Capsular contractures and synovitis that result from positional abnormalities within the carpal rows are responsible for painful limitation of wrist flexion. At the midcarpal articulation, a dorsally malunited fracture can result in several distinct problems and compensatory deformities: (1) an adaptive (type I) dorsal intercalated segment instability (DISI), in which the midcarpal flexion is lax and fully correctable by radial osteotomy (Fig. 56-2A-D)30,31; (2) a fixed (type II) DISI malalignment, which does not improve after radial osteotomy and may represent a chronic stage of scapholunate instability, not diagnosed at the time of injury, or the stiffening with time of a previously lax deformity (Fig. 56-2E)9,30,32; and (3) the already mentioned dorsal subluxation of the entire carpus.25 Differentiating DISI types I and II can be done with a lateral x-ray of the wrist taken in the same amount of extension as the dorsal angulation of the malunited distal radius (see Fig. 56-2).30,32
Grip Strength
Another important parameter when deciding whether a corrective osteotomy is indicated is the loss of grip strength. Grip strength, when compared with the uninjured side or with cohorts of the healthy general population, often represents the degree of deformity and the associated functional impairment.33 Although there is no generally established quantity of weakness to warrant an osteotomy, it is thought that a grip of at least 30 kg is needed for most activities of daily living.34 In addition to the loss of strength secondary to pain, the spatial angulations that result from malunion alter the flexor and extensor tendinous vectors of traction.7 The change in position of the wrist’s center of rotation results in diminished efficiency of the tendon lever arms.
Range of Motion
The third evaluation criterion for corrective osteotomy is limitation of joint motion. Malunions with intra-articular incongruity greater than 2 mm have considerable limitations in range of motion.23,24 It is common to have less than 40 degrees in extension or supination or both in a Smith fracture and flexion of only 30 degrees in a Colles’ fracture.32 Limited motion may be severe enough to indicate a corrective osteotomy alone, despite adequate grip strength and absence of pain. When combined with pain and weakness, decreased function significantly limits activities of daily living.
Cosmetic Appearance
For certain patients, malunion deformity may be so obvious that esthetic considerations may incline the surgeon toward correction despite nonsuggestive functional and radiographic parameters. An isolated deformity does not justify corrective osteotomy.7,16,22 Regardless, it is rare for such deformities to occur in the absence of symptoms.
Radiographic Findings
My colleagues and I do not believe in the use of fixed radiographic angles for determining if correction is needed. Certain parameters that are associated with rapid degenerative changes, such as an articular incongruence greater than 2 mm or the prearthritic deformity of a dorsal defect greater than 20 to 30 degrees, are considered formal surgical indications, independent of patient symptoms, especially in a young patient. Lanz and Kron35 suggest comparisons of the affected wrist with statistical radiographic standards to quantify amount of deformity.3,15,22,36 In contrast, a comparison tailored to the patient’s particular anatomy can be obtained with radiographs of the uninjured wrist, as suggested in an earlier work.7
Timing
Although correction of extra-articular deformity can be safely delayed until the soft tissues offer an ideal surgical environment, and maximal residual function of the wrist has been regained, intra-articular deformity should be dealt with as soon as possible, before irreversible articular damage occurs. Jupiter and Ring37 compared the results of early and late osteotomies in two similar cohorts and concluded that early correction provided easier radial and DRUJ realignment because of the absence of soft tissue and capsular contractures. The need for structural iliac crest bone graft is diminished because the local nascent callus material can be used to fill defects. Jupiter and Ring37 concluded that although functional results are similar in both groups, early surgery resulted in considerably less total disability and earlier return to work.

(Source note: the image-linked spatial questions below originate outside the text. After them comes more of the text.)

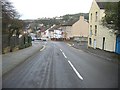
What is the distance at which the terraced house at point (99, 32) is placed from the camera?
42.0 metres

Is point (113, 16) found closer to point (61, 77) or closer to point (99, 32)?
point (61, 77)

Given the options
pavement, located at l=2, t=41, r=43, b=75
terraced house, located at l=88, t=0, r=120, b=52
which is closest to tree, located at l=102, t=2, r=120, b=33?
pavement, located at l=2, t=41, r=43, b=75

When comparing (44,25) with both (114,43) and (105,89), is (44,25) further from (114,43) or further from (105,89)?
(105,89)

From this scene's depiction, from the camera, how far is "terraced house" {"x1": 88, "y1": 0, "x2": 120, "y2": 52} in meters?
42.0

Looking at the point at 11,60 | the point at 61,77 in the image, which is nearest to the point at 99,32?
the point at 11,60

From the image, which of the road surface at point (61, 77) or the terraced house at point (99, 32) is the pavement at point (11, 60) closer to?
the road surface at point (61, 77)

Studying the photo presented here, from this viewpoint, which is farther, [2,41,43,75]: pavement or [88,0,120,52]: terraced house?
[88,0,120,52]: terraced house

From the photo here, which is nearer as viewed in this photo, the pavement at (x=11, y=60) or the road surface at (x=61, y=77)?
the road surface at (x=61, y=77)

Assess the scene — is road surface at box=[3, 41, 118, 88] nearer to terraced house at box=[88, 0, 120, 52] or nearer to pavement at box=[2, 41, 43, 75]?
pavement at box=[2, 41, 43, 75]

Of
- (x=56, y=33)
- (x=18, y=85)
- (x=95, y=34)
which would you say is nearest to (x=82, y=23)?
(x=56, y=33)

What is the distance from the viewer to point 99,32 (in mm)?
48344

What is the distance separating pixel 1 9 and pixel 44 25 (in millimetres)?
174055

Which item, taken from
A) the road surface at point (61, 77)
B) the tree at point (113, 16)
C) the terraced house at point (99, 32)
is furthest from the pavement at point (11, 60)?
the terraced house at point (99, 32)

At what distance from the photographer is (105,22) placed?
29.1m
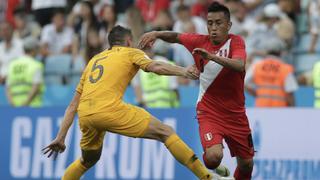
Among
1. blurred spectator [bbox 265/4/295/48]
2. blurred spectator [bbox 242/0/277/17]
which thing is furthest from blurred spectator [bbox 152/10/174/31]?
blurred spectator [bbox 265/4/295/48]

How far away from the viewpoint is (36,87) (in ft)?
59.1

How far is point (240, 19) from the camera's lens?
1928 centimetres

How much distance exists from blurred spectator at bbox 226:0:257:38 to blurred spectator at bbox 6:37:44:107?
11.2ft

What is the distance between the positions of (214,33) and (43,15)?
9.41 metres

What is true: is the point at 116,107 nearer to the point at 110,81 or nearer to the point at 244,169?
the point at 110,81

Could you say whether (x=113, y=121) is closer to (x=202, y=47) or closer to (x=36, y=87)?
(x=202, y=47)

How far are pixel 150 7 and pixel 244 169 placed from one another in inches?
314

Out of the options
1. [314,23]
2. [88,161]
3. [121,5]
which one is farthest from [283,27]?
[88,161]

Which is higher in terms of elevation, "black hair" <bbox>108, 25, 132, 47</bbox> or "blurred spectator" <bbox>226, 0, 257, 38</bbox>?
"blurred spectator" <bbox>226, 0, 257, 38</bbox>

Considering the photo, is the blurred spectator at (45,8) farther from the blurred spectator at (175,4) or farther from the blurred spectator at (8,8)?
the blurred spectator at (175,4)

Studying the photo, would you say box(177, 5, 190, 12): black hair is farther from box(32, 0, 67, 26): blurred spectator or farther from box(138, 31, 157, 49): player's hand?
box(138, 31, 157, 49): player's hand

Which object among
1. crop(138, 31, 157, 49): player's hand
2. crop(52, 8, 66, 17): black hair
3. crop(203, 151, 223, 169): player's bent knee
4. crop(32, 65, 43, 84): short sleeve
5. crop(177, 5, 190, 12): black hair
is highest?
crop(177, 5, 190, 12): black hair

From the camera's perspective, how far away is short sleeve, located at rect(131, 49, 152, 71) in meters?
12.4

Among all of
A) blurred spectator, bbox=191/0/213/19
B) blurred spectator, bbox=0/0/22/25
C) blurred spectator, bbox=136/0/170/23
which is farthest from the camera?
blurred spectator, bbox=0/0/22/25
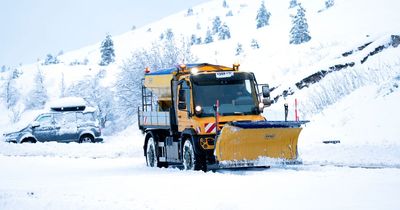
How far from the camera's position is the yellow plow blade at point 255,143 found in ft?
62.2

Surgical Correction of Extra-articular Dorsal Deformity: Management Options
Dorsal Approach
Preoperative Planning
A careful preoperative plan incorporating K-wires that mark the angles of correction is characteristic of this technique (Fig. 56-3). These angles are mandatory to simplify the procedure, guarantee an accurate angular correction, and diminish the need for intraoperative image control. Prerequisites for this planning process are standard radiographs of the injured and uninjured side. When superimposed, these images allow localization of the osteotomy site and measurement of angular deformity in the two orthogonal projections: the lateral view (sagittal plane) and the anteroposterior view (frontal plane).

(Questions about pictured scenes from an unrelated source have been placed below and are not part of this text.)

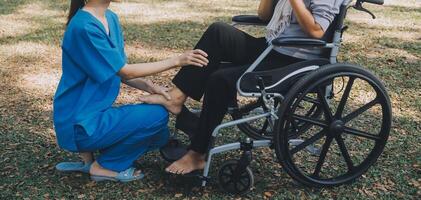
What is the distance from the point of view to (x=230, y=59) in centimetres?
275

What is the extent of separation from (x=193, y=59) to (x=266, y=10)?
671mm

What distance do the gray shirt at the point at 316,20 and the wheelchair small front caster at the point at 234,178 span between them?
617 mm

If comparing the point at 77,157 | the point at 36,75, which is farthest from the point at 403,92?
the point at 36,75

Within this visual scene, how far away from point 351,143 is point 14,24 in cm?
443

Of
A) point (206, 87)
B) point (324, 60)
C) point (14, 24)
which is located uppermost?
point (324, 60)

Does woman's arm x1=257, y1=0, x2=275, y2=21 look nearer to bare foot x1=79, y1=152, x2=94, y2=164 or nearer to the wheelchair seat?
the wheelchair seat

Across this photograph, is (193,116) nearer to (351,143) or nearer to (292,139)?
(292,139)

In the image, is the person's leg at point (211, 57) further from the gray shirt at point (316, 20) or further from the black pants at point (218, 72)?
the gray shirt at point (316, 20)

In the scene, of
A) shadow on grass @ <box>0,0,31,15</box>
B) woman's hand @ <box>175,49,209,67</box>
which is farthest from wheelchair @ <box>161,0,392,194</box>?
shadow on grass @ <box>0,0,31,15</box>

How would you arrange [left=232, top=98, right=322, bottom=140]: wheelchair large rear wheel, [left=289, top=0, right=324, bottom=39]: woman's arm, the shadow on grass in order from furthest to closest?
the shadow on grass, [left=232, top=98, right=322, bottom=140]: wheelchair large rear wheel, [left=289, top=0, right=324, bottom=39]: woman's arm

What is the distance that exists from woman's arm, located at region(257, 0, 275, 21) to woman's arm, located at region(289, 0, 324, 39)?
0.48m

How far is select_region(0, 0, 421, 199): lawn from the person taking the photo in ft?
8.71

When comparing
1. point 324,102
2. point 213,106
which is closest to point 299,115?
point 324,102

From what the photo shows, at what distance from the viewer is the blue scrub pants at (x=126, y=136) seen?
8.23ft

Rotational deformity is more accurately measured by superimposing tracings of symmetrical computed tomograms of both forearms. The proximal cuts of the scan should include the bicipital tuberosity, and the distal cuts should be at the level of Lister’s tubercle. The “radial torsion angle” is defined as the angle between the proximal and distal reference axes.38 The difference between the radial torsion angles for the injured and contralateral side represents the true bony rotational malalignment.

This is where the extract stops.